We do have some data that speak to the general issue of the role of the federal government in attacking the jobs problem.

In our September Gallup Governance survey, we asked Americans to indicate how much responsibility they felt government should have for a list of different challenges facing society. One of these was “Making sure that all those who want jobs have them.” Here’s what we found:

So we have a little more than half -- 51% -- of Americans who tilt toward the total responsibility end of this scale when it comes to creating jobs. Only 27% tilt toward the no responsibility end of the scale. That would seem to suggest that the average American tilts toward getting the government involved in doing something about the employment situation in this country.

There are, as can be seen, differences across party lines.

About three-quarters of Democrats tilt toward “total responsibility,” contrasted with 40% of Republicans. So we know that Democrats are more oriented toward government actions in this arena than Republicans -- a not particularly shocking finding.
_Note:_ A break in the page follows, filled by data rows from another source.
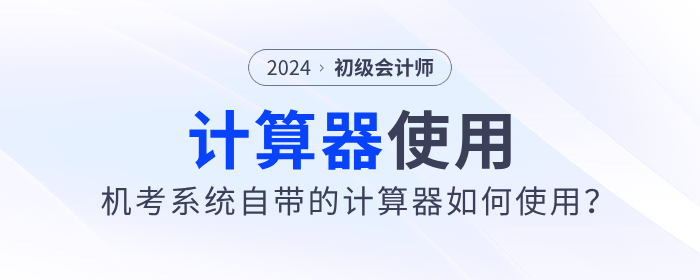 2024年初級會計職稱考試可以使用計算器嗎？需要自己帶嗎？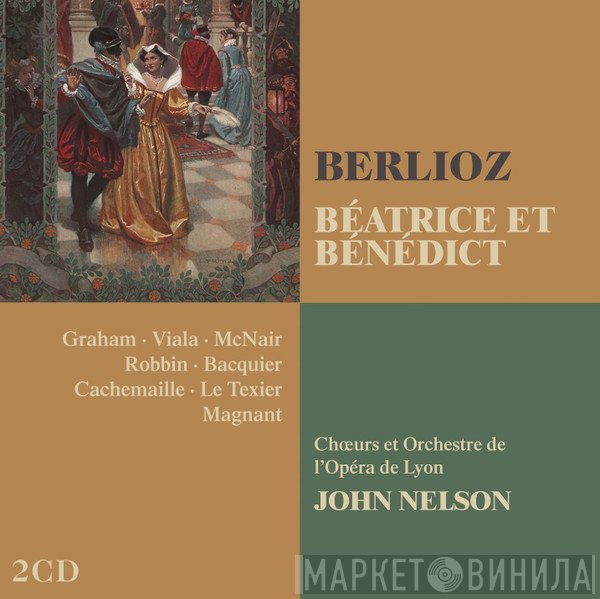 Hector Berlioz, Orchestre De L'Opéra De Lyon, Gilles Cachemaille, Gabriel Bacquier, Sylvia McNair, John Nelson , Jean-Luc Viala, Catherine Robbin, Susan Graham , Vincent Le Texier, Chœurs De L'Opéra De Lyon, Philippe Magnant - Béatrice Et Bénédict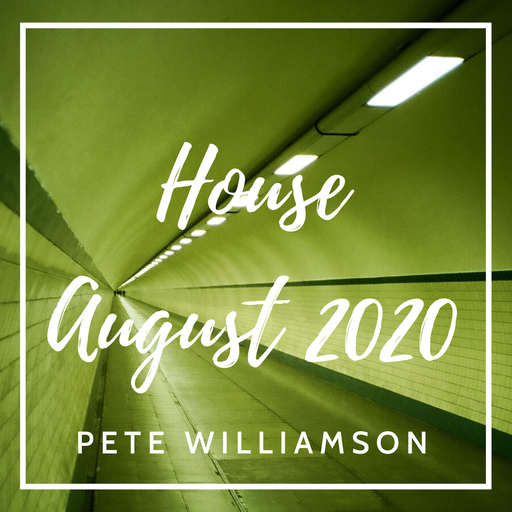 House - August 2020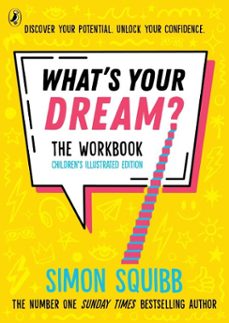 what's your dream? the workbook (ebook)-simon squibb-9780241830338
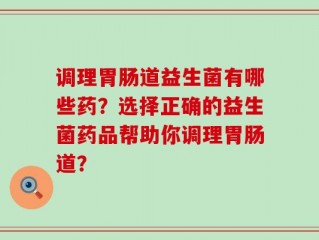 调理胃肠道益生菌有哪些药？选择正确的益生菌药品帮助你调理胃肠道？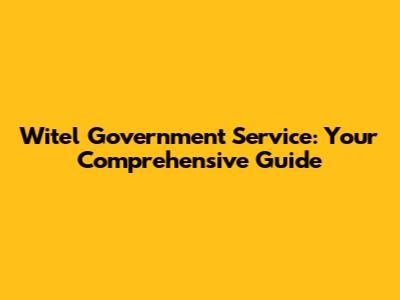 Witel Government Service: Your Comprehensive Guide
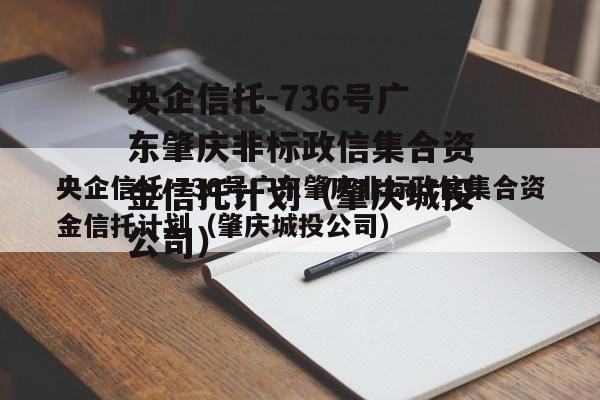 央企信托-736号广东肇庆非标政信集合资金信托计划（肇庆城投公司）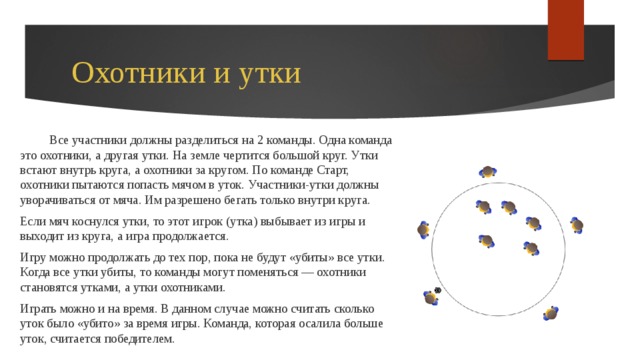  Охотники и утки  Все участники должны разделиться на 2 команды. Одна команда это охотники, а другая утки. На земле чертится большой круг. Утки встают внутрь круга, а охотники за кругом. По команде Старт, охотники пытаются попасть мячом в уток. Участники-утки должны уворачиваться от мяча. Им разрешено бегать только внутри круга. Если мяч коснулся утки, то этот игрок (утка) выбывает из игры и выходит из круга, а игра продолжается. Игру можно продолжать до тех пор, пока не будут «убиты» все утки. Когда все утки убиты, то команды могут поменяться — охотники становятся утками, а утки охотниками. Играть можно и на время. В данном случае можно считать сколько уток было «убито» за время игры. Команда, которая осалила больше уток, считается победителем.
But, even among Republicans, only 39% tilt toward the “no responsibility” end. So there is definitely at least some sentiment among GOPers that the government should do something about jobs.

Which, of course, leads us to the final question: what exactly should the government do about jobs? That's the key issue, of course. Some might argue that the government could help create jobs by more passive means such as providing tax cuts for all businesses.  Others might argue that the government could help create jobs by more active means such as stimulus spending. Same theoretical outcome; much different methods.

When we recently gave Americans a choice among four specific actions that should be Congress' priority after the election, "passing a new economic stimulus bill designed to create jobs" got more choices than any of the others listed -- but even that was only at 38%. Republicans, for example, were very unlikely to say that federal stimulus spending should be the priority, opting instead for cutting federal spending and repealing the healthcare reform act. Which helps underscore how difficult it is going to be for the new Congress to figure out exactly what it wants to do to help fix the nation's number one problem.


Anonymous said...
November 14, 2010 at 11:13 AM  

Very informative. Please consider adding an item advocating efforts and activities by the federal gov. to develop exports.

Also, add an item advocating accelerated (to compensate for laxity in recent years) of spending by ALL levels of government on repairing and upgrading infrastructure (bridges, roads, transportation, "green" construction and building rehabilitation and worker safety (as in coal mines), etc.). Such projects are appropriately funded publicly, and always have been. Pls ask more questions about how people feel about more spending in that area.